Point tools are ground in the same manner as flat tools, except that the tool is held horizontally at the suitable angles for the point.

Large pointed drills that cut in the one direction only are ground the same as point tools, except that for the second edge the drill is turned over and applied at the same angle as for the first edge.

Small pointed drills that cut in both directions are generally sharpened on the oilstone without grinding.
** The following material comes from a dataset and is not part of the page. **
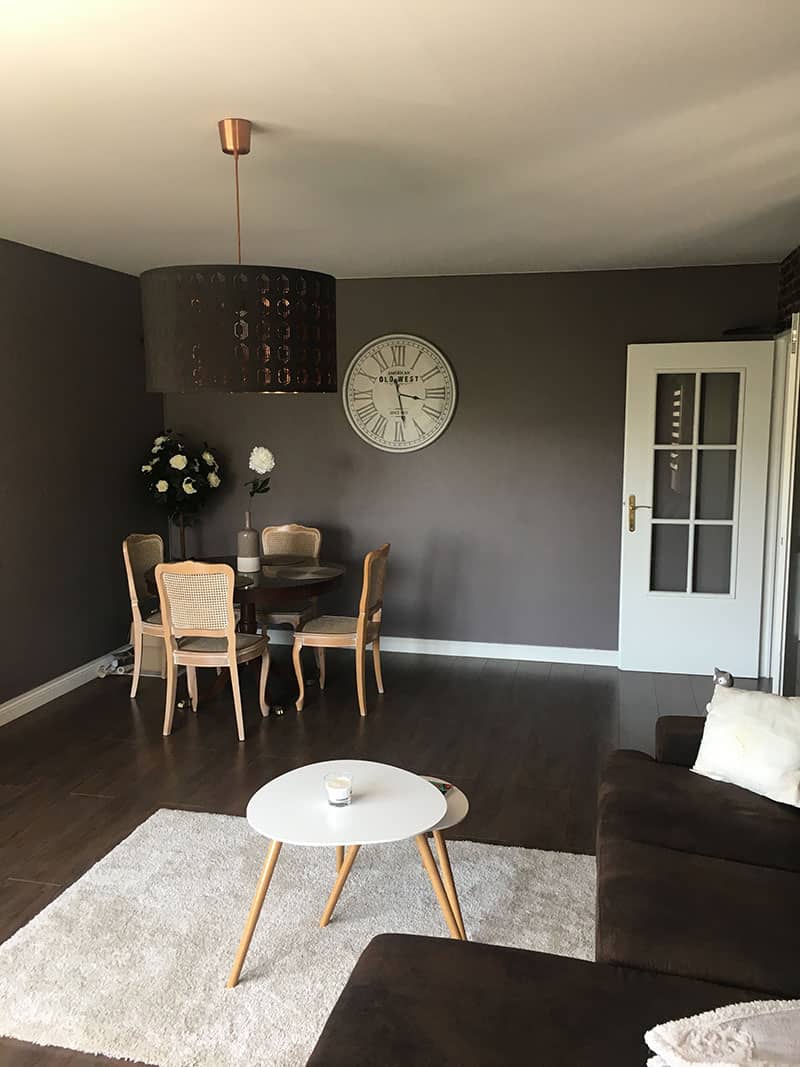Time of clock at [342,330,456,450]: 3:28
When the latter process is resorted to, however, the tool is held like a pen near the top of the stone, which runs backwards.

Round tools are held upon the rest much the same as flat tools, except that they are not traversed in a line across the stone, but while the extremity of the tool is kept nearly stationary, the handle is moved horizontally through a semicircle around the part of the tool supported on the rest, and which serves as the imaginary axis.
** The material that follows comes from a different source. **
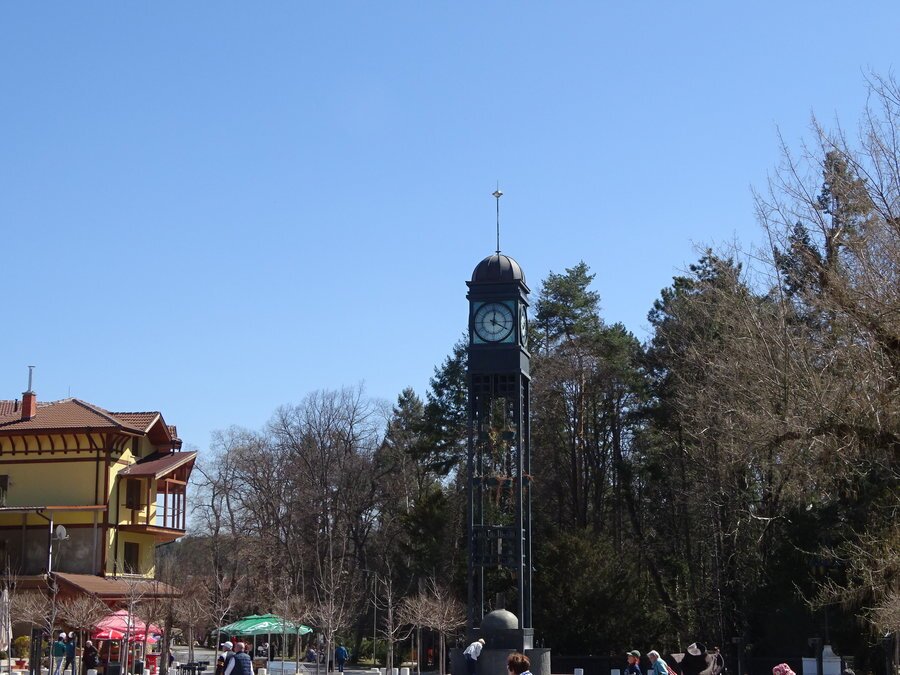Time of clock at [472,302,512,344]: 12:19
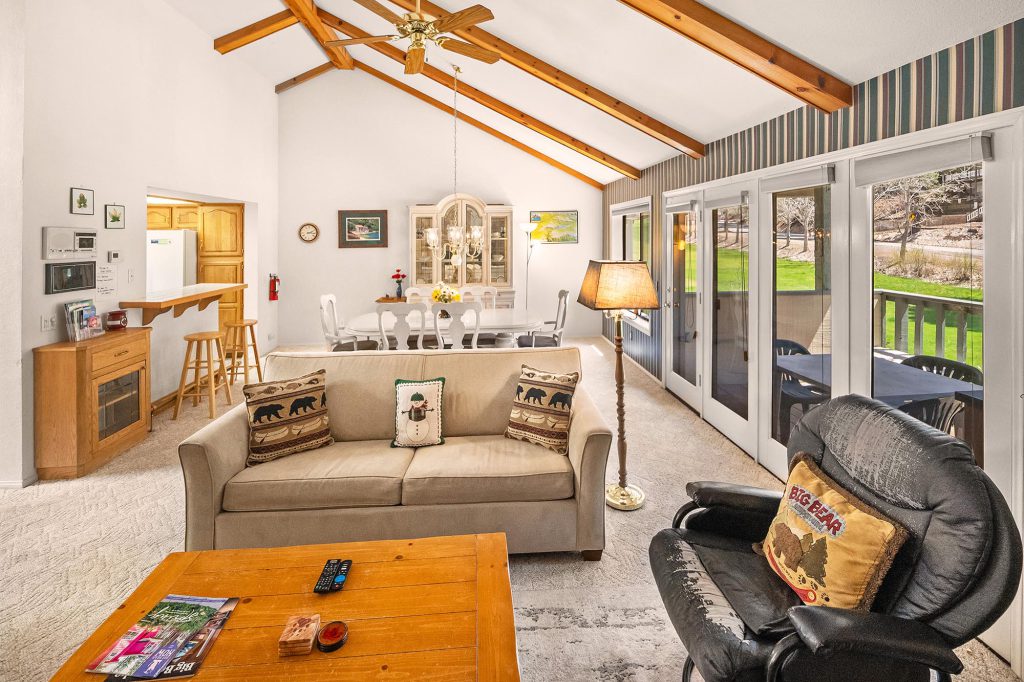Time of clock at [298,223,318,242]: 2:16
Round tools that are much bevilled are sometimes ground in a manner similar to the gouge, but without the rotation on the axis of the tool therein called for.

Heel tools for turning iron are supported upon the rest exactly in the position for turning, shown in figs. 415 and 417, page 525, Vol. II., but the handle is a little more depressed, to place the bevil at the suitable angle, and the tool is swept round in a semicircle like the round tools, the point of the heel serving as the axis of rotation.
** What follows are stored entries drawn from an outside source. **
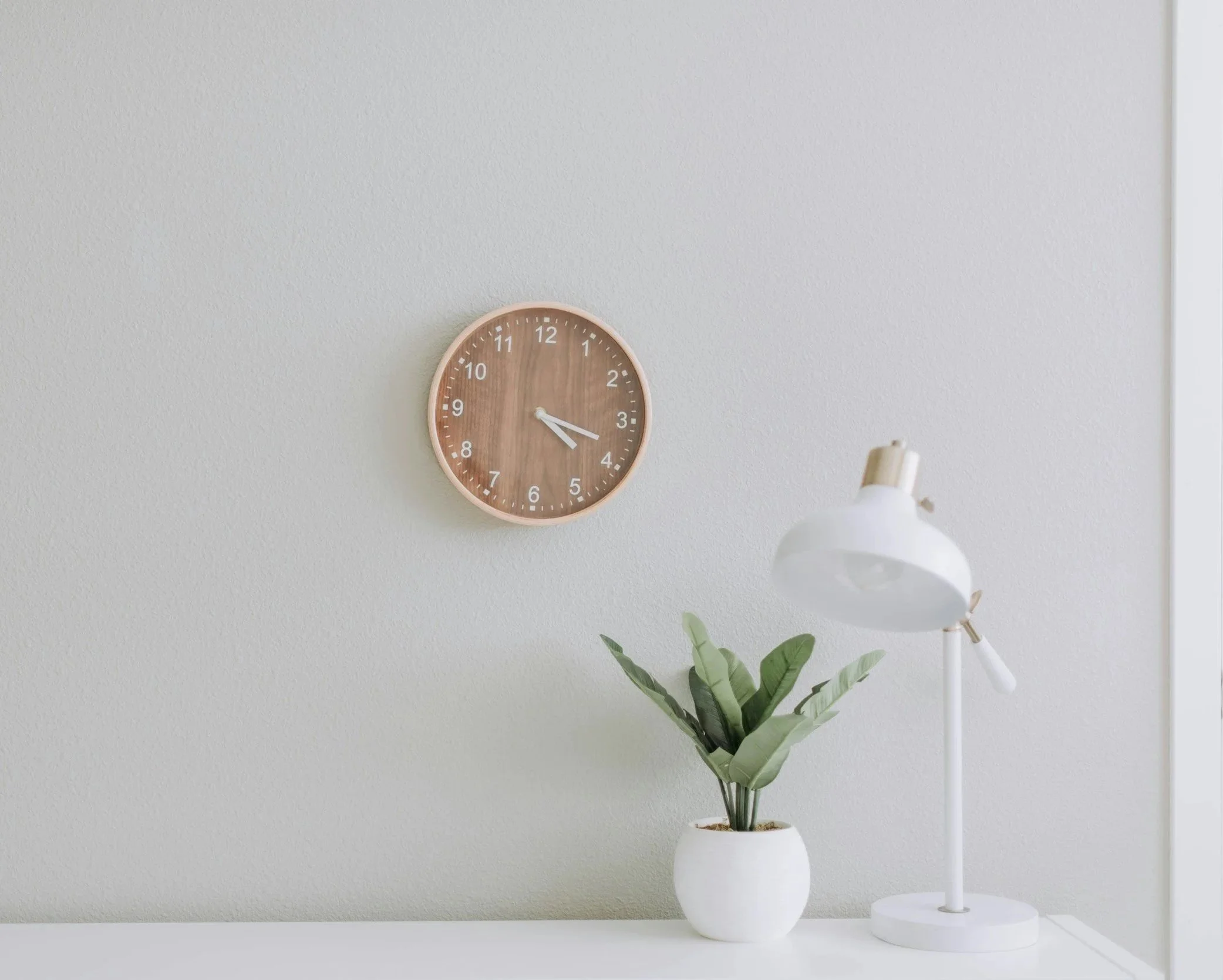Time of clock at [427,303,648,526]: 4:18
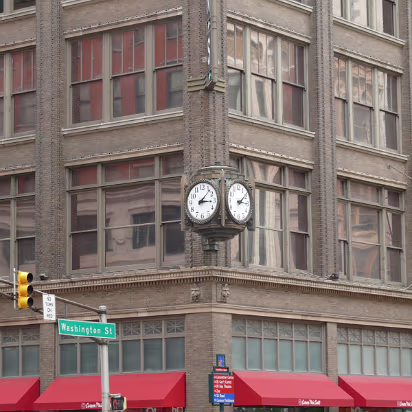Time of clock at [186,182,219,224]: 3:07
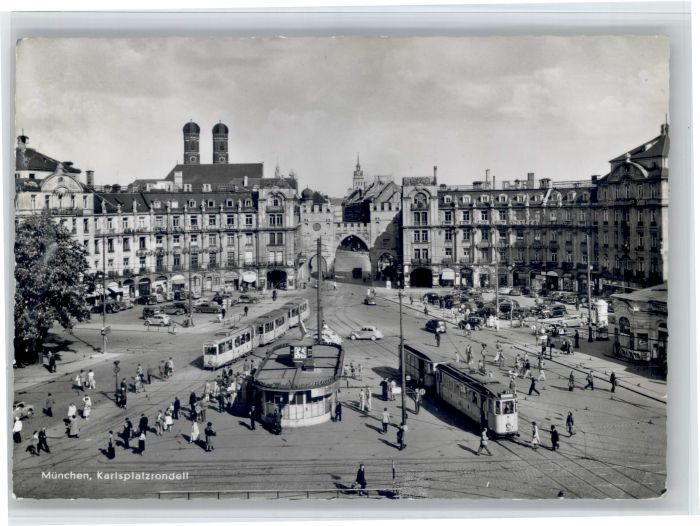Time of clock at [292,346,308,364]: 4:02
Slide rest tools for metal turning are generally held upon the rest, and as they are mostly used direct from the grindstone without having recourse to the oilstone, it is desirable in all possible cases that the stone should run towards the edge. They are applied to the grindstone after the same general method as the hand tools of corresponding forms, but as explained in pages 530 to 534 of Vol. II., the fixed tools require additional care to preserve the proper angles for cutting, and the tool-gage, figs. 438 and 439, may with advantage be resorted to for determining the proper forms.

Detached cutters for fitting into cutter bars, such as those shown in figs. 440 to 442, page 535, Vol. II., are too small to be held in the fingers, they are therefore fixed in socket handles of appropriate forms, or otherwise they are grasped in a hand-vice, which serves as the temporary handle for applying them to the grindstone.

Screw tools and moulding tools used by hand, that are cut to their respective forms on steel hobs or cutters, as explained on page 591, Vol. II., are sharpened only upon their upper surfaces, as the forms of the tools would be impaired by grinding their ends. They are frequently sloped off on the face, and this method serves sufficiently well for tools applied to the hardwoods and ivory, but as explained on page 520, Vol. II., the slope increases the angle of the edge; and the method of nicking in the tools, shown in fig. 407, by applying them transversely on the grindstone, is far preferable for screw tools intended for iron and steel.